Hai realizzato illustrazioni animate e un paio di video. Uno di questi, 4’’ del 2012, è il frutto di una performance in cui corri. Ogni traguardo però non sembra essere una liberazione ma un fardello. Un peso che aumenta, che acquista volume. Cosa c’è alla base?
La mia nevrosi che a volte domino, a volte meno. Ho sempre immaginato fili che si spezzano al mio passaggio, quando cammino, guido, vado in aereo, e ho pensato che dopo tutti questi anni devono essersene accumulati un bel po’. Me li sono immaginati come traguardi necessari all’evoluzione e alla voglia di miglioramento in un “lavori in corso” continuo, e ho scelto di rendere tutto questo una metafora, realizzando il video di una maratona in cui vestito da corridore taglio compulsivamente nastri da cantiere bianchi e rossi.

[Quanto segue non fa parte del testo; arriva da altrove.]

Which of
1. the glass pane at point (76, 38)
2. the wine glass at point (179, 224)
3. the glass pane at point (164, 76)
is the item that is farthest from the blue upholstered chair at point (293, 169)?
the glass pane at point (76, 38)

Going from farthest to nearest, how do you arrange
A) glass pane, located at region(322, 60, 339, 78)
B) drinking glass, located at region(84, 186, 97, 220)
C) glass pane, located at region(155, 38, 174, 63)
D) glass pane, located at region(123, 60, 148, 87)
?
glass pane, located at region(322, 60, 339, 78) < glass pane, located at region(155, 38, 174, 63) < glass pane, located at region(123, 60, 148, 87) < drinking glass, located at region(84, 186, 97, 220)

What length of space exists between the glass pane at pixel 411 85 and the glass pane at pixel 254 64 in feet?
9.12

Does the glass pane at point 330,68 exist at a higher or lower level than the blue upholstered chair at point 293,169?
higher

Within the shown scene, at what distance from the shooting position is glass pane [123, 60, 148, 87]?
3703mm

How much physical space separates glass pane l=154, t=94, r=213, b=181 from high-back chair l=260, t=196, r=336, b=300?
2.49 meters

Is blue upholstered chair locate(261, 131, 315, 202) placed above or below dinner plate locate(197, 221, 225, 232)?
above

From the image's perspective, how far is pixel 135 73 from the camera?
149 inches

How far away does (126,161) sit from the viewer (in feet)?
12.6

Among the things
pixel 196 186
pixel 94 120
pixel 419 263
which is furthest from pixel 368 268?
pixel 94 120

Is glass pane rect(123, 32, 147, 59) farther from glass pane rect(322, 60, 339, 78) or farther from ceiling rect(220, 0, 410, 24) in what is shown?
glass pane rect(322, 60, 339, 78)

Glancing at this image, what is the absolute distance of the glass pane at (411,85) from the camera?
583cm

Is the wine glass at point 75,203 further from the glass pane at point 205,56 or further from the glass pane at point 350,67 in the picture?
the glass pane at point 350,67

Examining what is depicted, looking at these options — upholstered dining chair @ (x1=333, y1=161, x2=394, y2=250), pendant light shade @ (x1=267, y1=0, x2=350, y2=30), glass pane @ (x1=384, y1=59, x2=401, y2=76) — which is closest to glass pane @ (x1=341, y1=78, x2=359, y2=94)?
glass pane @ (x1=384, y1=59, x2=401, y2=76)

Ti sei messo nei panni del curatore. Lo hai fatto alla Filanda, un luogo speciale fondato e gestito da artisti nel cuore della Toscana, e dove vivi, con una mostra dal titolo INNatural. Vivere immersi nella natura ti fa vedere, e forse capire, il mondo e dove stiamo andando da una prospettiva privilegiata?

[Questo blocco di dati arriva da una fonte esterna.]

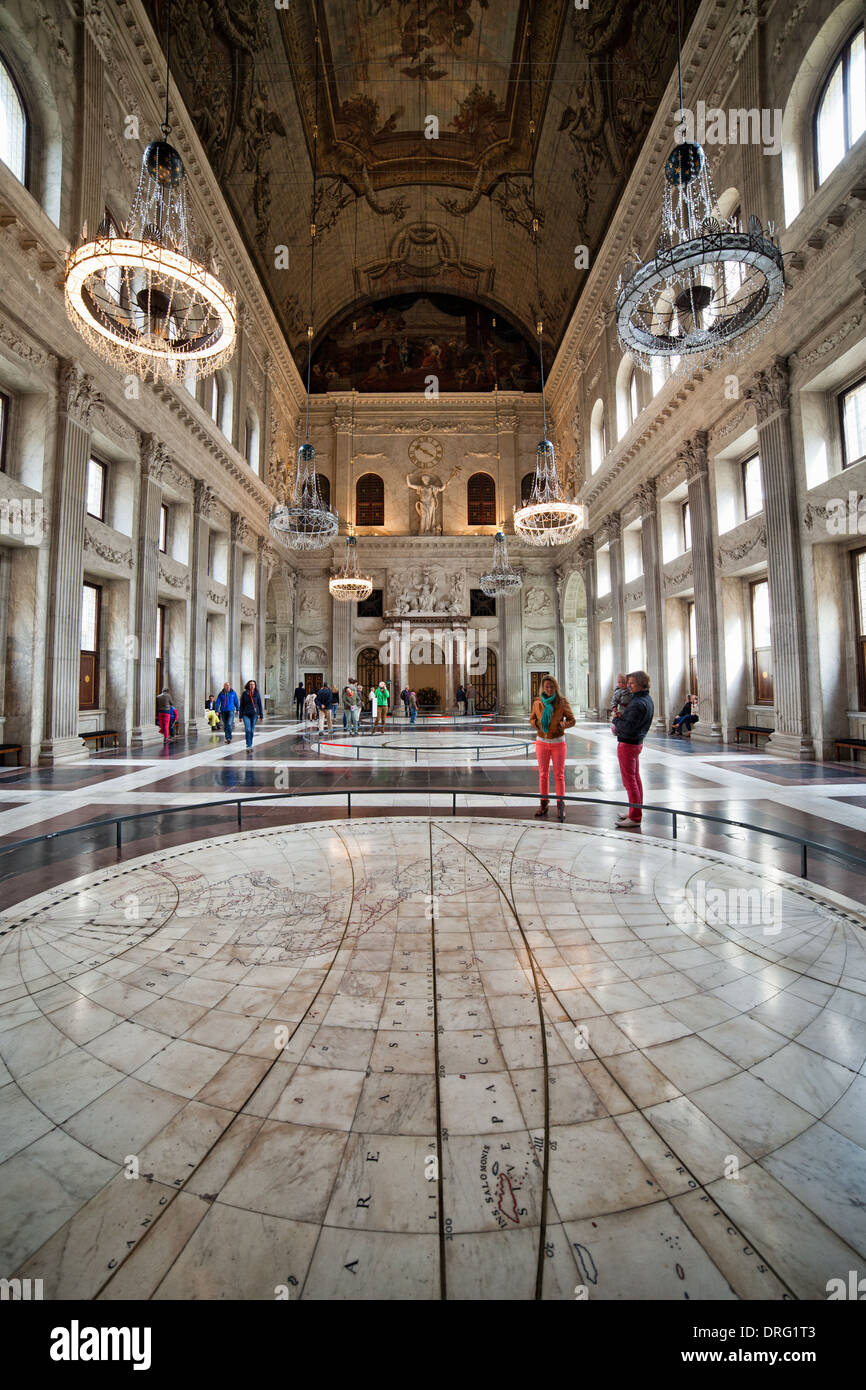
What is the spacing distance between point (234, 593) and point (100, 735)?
7958 millimetres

Ho curato il luogo della Filanda perché la terapia è stata reciproca. Ho quindi colto l’invito della natura circostante che mi ha suggerito il tema della mostra, e il pensiero di come qualsiasi tentativo dell’uomo di relazionarsi con lei attraverso l’arte non dia che il risultato di un sub-linguaggio. La natura è importante, ma ho anche bisogno di città. Infatti, mi sto trasferendo a Milano e ne sono felice tanto quanto.
Com’è nata l’immagine inedita che hai creato per la copertina di questo numero?
Il 138 è il numero di una posizione della tavola periodica che in chimica coincide con un elemento impossibile e in musica con una nota da pianoforte altrettanto impossibile per la struttura dello strumento. È per me un simbolo divino, è la luce che guida e dà vitalità al pensiero e all’azione di ogni artista e dell’uomo.